В данном случае книга требует расширения — и не только в виде наличного интеллектуального багажа, такого «расширения» требует любая серьезная книга. Не для извлечения всех смысловых оттенков, а именно для понимания сути проекта необходимо иметь под рукой текст «Феноменологии духа»; для уяснения существенных моментов смысла он должен быть на трех языках (если иметь в виду русского читателя). Скупые конспективные строки следовало бы сопоставить с их эхо-эффектом в последующих произведениях знаменитых слушателей. Немногочисленные подстрочные примечания Погоняйло не содержат ни одной отсылки к «резонансу влияний», но за это вряд ли можно упрекать переводчика, ведь всего лишь необходимые комментарии составили бы такой же по объему том. А еще (что касается как раз оттенков), расширение должно было бы охватывать не только, скажем, интерес Лакана, но и не менее красноречивое молчание Хайдеггера в отношении Кожева. Волею судьбы эти две фигуры стали главными конкурентами в борьбе за умы французских интеллектуалов, и при наличии «расширения» можно увидеть, где проходит линия фронта. Таким образом, следует признать, что страшно узок круг тех читателей, перед которыми книга может предстать во всей аутентичности, и страшно далеки они от народа…

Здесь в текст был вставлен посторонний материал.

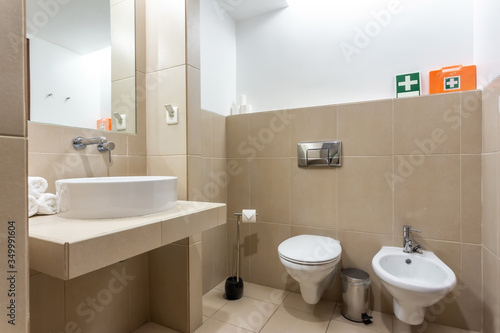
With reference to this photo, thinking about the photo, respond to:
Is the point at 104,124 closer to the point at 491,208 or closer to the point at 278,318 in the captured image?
the point at 278,318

Тем не менее даже в виде либретто «Введение в чтение Гегеля» достойно внимательного прочтения. Остановимся на некоторых принципиальных содержательных моментах.

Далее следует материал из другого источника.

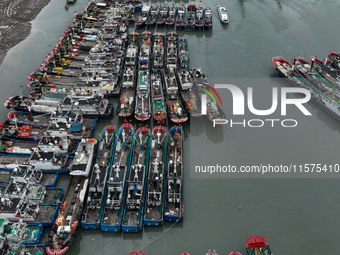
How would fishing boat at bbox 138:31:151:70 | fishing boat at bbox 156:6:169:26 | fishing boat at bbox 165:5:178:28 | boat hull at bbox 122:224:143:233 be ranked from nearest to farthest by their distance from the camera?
boat hull at bbox 122:224:143:233
fishing boat at bbox 138:31:151:70
fishing boat at bbox 165:5:178:28
fishing boat at bbox 156:6:169:26

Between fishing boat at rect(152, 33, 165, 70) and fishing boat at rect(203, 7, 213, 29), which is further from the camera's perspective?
fishing boat at rect(203, 7, 213, 29)

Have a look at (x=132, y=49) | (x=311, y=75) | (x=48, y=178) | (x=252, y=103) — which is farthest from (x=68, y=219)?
(x=311, y=75)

Лекции по Гегелю читались и до Кожева. Влияние идей немецкого философа явственно ощутимо в русской философии XIX века, в английском гегельянстве (Брэдли, Томас Грин, Бозанкет), в Италии (вспомнить хотя бы Кроче), не говоря уже о марксистской традиции. Каждая волна прочтения выдвигала собственную версию понимания Гегеля — и все же, даже на этом фоне можно сказать, что чтения в Высшей практической школе возродили интерес к гегелевскому наследию. Точнее говоря, интерес к наследию как к живому, словно бы только что написанному тексту.

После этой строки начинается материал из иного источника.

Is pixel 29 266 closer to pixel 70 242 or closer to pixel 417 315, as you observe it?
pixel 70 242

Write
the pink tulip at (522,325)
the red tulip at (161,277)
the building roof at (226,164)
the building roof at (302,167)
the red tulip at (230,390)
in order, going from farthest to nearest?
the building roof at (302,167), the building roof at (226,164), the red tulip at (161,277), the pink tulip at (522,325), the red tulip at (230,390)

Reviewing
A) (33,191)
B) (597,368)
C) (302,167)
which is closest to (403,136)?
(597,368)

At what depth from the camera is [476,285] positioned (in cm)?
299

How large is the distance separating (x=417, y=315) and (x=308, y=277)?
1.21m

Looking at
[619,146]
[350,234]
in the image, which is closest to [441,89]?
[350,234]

Философию Гегеля всегда принято было рассматривать как торжество имманентности. Разумность и умопостигаемость всего действительного разворачивает мир, который не оказывает серьезного, принципиального сопротивления познанию: как ни далеки от нас планеты и звезды, но законы их движения соприродны нашему разуму. Погруженность в себя ученого, пытающегося постичь, например, принципы химических реакций, лучше всего говорит о том, откуда именно он эти принципы извлекает, и частное разумение поднимается до всеобщего разума по мере того как учится повсюду опознавать свое иное. Есть, конечно же, великое множество вещей, не входящих в имманентность разумного, но именно поэтому они ничтожны (недействительны) — пример Гегеля, касающийся плевков и «высмаркиваний», говорит сам за себя.